COVID-19 boosters: Who’s eligible, when?
In this article:
- If you previously received the Pfizer or Moderna COVID vaccine, watch for additional doses to be offered this fall.
- If you have a weakened immune system and previously received the Pfizer or Modern vaccine, you may be eligible now for a third dose. Talk with your health care provider about whether a third dose is right for you and how to get your dose, if recommended.
This week, public health and medical experts announced a plan to begin offering COVID-19 vaccine booster shots this fall, subject to more evaluation.
Providence is reviewing the new recommendations to make sure we understand what they mean for our patients, and how to put these recommendations into practice. Further direction for other patients is expected from local public health authorities.
Please continue to wear a mask in public spaces, practice social distancing, and wash your hands frequently to prevent the spread of COVID-19. Thank you for helping us stop the spread of this virus.
Information for high-risk individuals
The CDC and FDA have already approved and recommended a third dose of Moderna or Pfizer COVID-19 vaccine for people who have weakened immune systems. At this time, Providence is only making booster appointments for these high-risk individuals, as recommended by their provider.
People in this category include:
- Those receiving active cancer treatment for tumors or cancers of the blood.
- Those who have received an organ transplant and are taking medicine to suppress the immune system.
- Those who have received a stem cell transplant within the last two years or are taking medicine to suppress the immune system.
- Those with moderate or severe primary immunodeficiency (such as DiGeorge syndrome or Wiskott-Aldrich syndrome).
- Those with advanced or untreated HIV infection.
- Those undergoing active treatment with high-dose corticosteroids or other drugs that may suppress your immune system.
Things to know:
- Third doses are authorized only for Moderna or Pfizer COVID-19 vaccines at this time.
- We are still waiting to hear whether a second dose will be authorized for Johnson & Johnson.
- For a third dose, you should receive the same brand as your initial vaccine series.
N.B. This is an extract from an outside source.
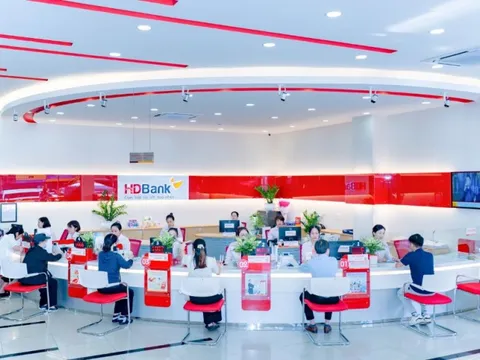 Chủ tịch HDBank đăng ký mua cổ phiếu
The other brand may be used if the original is unavailable.
- This means if you had Pfizer for your first and second doses, your third dose also should be Pfizer.
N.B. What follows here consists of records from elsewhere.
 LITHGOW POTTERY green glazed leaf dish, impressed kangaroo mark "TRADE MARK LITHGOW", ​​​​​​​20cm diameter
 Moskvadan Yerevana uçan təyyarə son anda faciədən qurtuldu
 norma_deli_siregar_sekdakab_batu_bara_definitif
- But, if Pfizer is unavailable, it’s OK to get Moderna.
- The third dose of Pfizer or Moderna vaccine should be given at least 28 days after your last dose.
We know the COVID-19 vaccines are highly effective at preventing severe illness, hospitalizations and death due to COVID-19. But, those with weakened immune systems may experience less immunity from the vaccine and benefit from the additional protection of another dose. People with moderately or severely weakened immune systems are more vulnerable to COVID-19 because they are at risk of more serious, prolonged illness.
If you are eligible to receive an additional dose of the Pfizer or Moderna COVID-19 vaccine based on the recent authorization, talk with a health care provider about your medical condition, whether a third dose is right for you and how to get your dose, if recommended.